The options listed below are written as steps, but are optional upgrades listed in order of priority based on the cost and benefit offered, as well as ease of upgrade.

These instructions are based on older computers such as the Dell Precision T3600 with Xeon processor or the Dell OptiPlex 7010 business computer.

STEP #1 — Memory ($50)

One of the easiest and least expensive upgrades is to add memory (RAM) to a computer. Extra memory helps a computer run faster while in use.

The time required to fully startup the computer and load Windows may still be slow, but once running the computer should be more responsive and easily run several programs.

To upgrade memory, go to the website and use the system scanner (Windows only) or manual selection based on computer model.

A typical Windows desktop computer should be fairly easy to open and upgrade. There are guides online explaining the process. You’ll basically add more RAM, or replace the existing RAM.

Memory is relatively inexpensive. For $40 to $50 it is generally possible to upgraded to 8GB RAM which is adequate for most tasks.
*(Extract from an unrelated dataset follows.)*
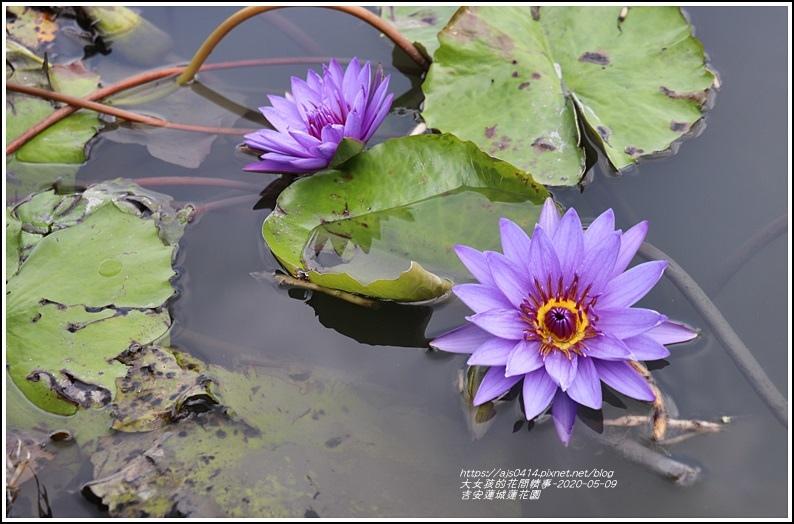 吉安蓮城蓮花園-2020-05-42.jpg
STEP #2 — Video Card ($50)

A quality video card with multiple adapter ports can be purchased new for about $50 and will help with compatibility and speed. Video cards are relatively easy to install by opening the case and plugging the card into a PCI bus slot on the motherboard.

Here are some video card examples that offer good performance at a low cost:

  • GIGABYTE 2GB RAM DDR3 SDRAM Video Graphics Cards GV-N710D3-2GL REV2.0, Cost $50 [View]
  • MSI GAMING GeForce GT 710 1GB GDRR3 64-bit HDCP Support DirectX 12 OpenGL 4.5 Heat Sink Low Profile Graphics Card (GT 710 1GD3H LP), Cost $50 [View]

For some computers that already have video capabilities built-in, a video card upgrade may not be necessary unless you want additional video output ports or advance Windows graphics.

STEP #3 — Solid State Drive ($50)

Installing an SSD will help avert the kinds of mechanical failures common with old mechanical drive (HDD) systems. The solid state drive technology is much faster than traditional mechanical drives. This step is more involved and time consuming, but offers the reward of a much faster computer.

You can also choose to install a higher capacity drive for more storage. The drives come in a variety of storage sizes. You would typically want a 2.5-inch internal drive. [View Examples]

You may wish to use a mounting bracket for the 2.5-inch drive to fit more snugly if there is an existing 3.5-inch drive bay. [View Examples]

OPTION #1 – CLONE. If you want to copy your old drive contents to the new one, using drive cloning software, and a USB adapter cable to connect your new SSD, it’s possible to copy your old startup drive to a new SSD. If you choose a larger capacity drive, you’ll need to resize the destination drive using partition manager software.

OPTION #2 – CLEAN. If you’re installing the drive to create a clean Windows installation, then you would want to download the media creator [here] and have a blank USB to create the installer for the process. [Explained Here] With the new drive installed, startup the computer with the installation media and it typically will startup to the Windows installation USB. Advanced users can follow the on screen instructions for setup. In summary, you’ll progress through the steps, choose custom setup, and install. Once Windows is installed, some additional setup and configuration steps can help ensure best operation. [View]


The above steps can help speed up old computers and get more years of use from them. Note that older computers generally cannot run Windows 11, so once Windows 10 is no longer supported by Microsoft it will be time to get a newer computer.